DOCUMENT TEXT:
==================================================
Published: 13/05/2004, Volume II4, No. 5905 Page 33
NOEL PLUMRIDGE on auditors' scrutiny shortcomings
'In the future, good housekeeping will not be sufficient, ' begins the new Audit Commission report on NHS financial management. It then offers, to concentrate the mind, examples of lacklustre housekeeping from the NHS's recent past. Names are changed to protect the innocent, although case study nine ('financial failure', the trust that amassed an out-turn deficit of£44.3m in 2002-03) does seem oddly familiar from other recent Audit Commission material, and from signs along the M4.
The report also records auditors' anxiety at the financial stability of local delivery plans, and judges 64 per cent of trusts to be either 'weak' or 'fairly weak' on the key issue of financial stability.
('Fairly weak' is defined as 'a high risk of required savings not being achieved' and 'uncertainty about the availability of funds to support local delivery plan trajectories': big contributory factors to that£44.3m financial hole at, um, case study nine. ) And remember, that is before we move into the heightened risk and uncertainty, challenge and opportunity of the 2005-06 financial reforms.
==================================================
Dataset entries:

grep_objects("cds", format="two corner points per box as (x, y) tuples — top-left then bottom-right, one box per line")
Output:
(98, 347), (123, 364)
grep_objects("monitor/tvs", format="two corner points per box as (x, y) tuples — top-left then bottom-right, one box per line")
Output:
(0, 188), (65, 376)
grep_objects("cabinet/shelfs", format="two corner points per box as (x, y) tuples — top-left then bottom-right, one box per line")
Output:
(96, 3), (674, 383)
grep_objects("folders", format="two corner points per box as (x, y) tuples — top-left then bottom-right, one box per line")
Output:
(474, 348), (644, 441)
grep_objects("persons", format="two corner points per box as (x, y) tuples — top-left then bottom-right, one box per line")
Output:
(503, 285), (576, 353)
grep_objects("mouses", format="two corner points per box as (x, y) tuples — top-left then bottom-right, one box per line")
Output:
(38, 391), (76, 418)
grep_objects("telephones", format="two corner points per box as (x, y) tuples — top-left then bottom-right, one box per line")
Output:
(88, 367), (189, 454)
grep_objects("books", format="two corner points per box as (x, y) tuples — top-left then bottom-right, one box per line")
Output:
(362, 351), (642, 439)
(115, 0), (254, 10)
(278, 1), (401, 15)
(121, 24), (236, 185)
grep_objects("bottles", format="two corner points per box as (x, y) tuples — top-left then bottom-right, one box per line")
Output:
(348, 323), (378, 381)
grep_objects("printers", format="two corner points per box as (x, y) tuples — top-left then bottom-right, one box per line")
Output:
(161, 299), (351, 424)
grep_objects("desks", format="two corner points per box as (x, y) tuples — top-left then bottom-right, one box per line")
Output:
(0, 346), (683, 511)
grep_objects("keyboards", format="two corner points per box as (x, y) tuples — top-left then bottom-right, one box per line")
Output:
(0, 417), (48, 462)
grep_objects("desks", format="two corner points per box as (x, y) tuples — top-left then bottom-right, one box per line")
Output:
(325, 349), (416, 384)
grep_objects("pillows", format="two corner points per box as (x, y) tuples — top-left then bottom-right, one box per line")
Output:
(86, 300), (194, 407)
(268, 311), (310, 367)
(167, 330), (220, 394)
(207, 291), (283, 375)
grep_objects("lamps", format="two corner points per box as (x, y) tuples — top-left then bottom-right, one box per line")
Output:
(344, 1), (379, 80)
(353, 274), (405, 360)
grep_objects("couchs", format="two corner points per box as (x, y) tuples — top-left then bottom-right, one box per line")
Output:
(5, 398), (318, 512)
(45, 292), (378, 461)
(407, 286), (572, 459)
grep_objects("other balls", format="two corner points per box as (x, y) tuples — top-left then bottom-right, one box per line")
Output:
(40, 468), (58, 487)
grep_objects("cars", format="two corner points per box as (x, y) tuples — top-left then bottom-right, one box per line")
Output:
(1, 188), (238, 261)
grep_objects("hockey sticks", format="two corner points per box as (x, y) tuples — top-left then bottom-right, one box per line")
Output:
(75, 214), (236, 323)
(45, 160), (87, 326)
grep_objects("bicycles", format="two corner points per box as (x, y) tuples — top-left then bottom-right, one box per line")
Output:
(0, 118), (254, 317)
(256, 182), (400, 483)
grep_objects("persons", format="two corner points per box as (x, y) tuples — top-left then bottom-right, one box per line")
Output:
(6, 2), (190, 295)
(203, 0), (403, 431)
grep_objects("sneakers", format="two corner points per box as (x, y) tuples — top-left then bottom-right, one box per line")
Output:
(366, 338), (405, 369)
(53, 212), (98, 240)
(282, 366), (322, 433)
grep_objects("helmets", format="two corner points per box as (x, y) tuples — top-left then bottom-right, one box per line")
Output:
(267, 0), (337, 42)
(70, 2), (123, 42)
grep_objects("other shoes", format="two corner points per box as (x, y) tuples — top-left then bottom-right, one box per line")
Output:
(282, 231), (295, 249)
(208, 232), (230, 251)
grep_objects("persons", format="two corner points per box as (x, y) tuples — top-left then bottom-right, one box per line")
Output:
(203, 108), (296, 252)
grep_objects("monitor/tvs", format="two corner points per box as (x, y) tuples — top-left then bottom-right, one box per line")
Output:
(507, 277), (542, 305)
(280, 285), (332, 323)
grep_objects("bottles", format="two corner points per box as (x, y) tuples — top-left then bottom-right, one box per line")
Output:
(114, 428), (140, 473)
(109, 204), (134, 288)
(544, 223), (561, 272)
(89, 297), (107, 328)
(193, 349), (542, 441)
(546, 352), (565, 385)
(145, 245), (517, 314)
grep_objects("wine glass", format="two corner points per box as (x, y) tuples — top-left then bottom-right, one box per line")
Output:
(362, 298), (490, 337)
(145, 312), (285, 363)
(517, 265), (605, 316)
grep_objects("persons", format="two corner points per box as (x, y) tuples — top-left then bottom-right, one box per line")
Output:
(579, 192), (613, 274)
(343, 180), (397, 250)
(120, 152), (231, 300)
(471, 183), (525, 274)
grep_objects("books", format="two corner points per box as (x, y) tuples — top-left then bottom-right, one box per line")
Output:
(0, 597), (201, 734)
==================================================
WORK REQUEST 1:
According to the article on NHS financial management, what share of trusts does the Audit Commission report judge to be either 'weak' or 'fairly weak' on financial stability?
WORK REQUEST 2:
Reproduce the passage of the article on NHS financial management from "Published: 13/05/2004, Volume" up to and including "along the M4.", switching "housekeeping" to "bookkeeping".

WRITTEN ANSWER 1:
64 per cent

WRITTEN ANSWER 2:
Published: 13/05/2004, Volume II4, No. 5905 Page 33
NOEL PLUMRIDGE on auditors' scrutiny shortcomings
'In the future, good bookkeeping will not be sufficient, ' begins the new Audit Commission report on NHS financial management. It then offers, to concentrate the mind, examples of lacklustre bookkeeping from the NHS's recent past. Names are changed to protect the innocent, although case study nine ('financial failure', the trust that amassed an out-turn deficit of£44.3m in 2002-03) does seem oddly familiar from other recent Audit Commission material, and from signs along the M4.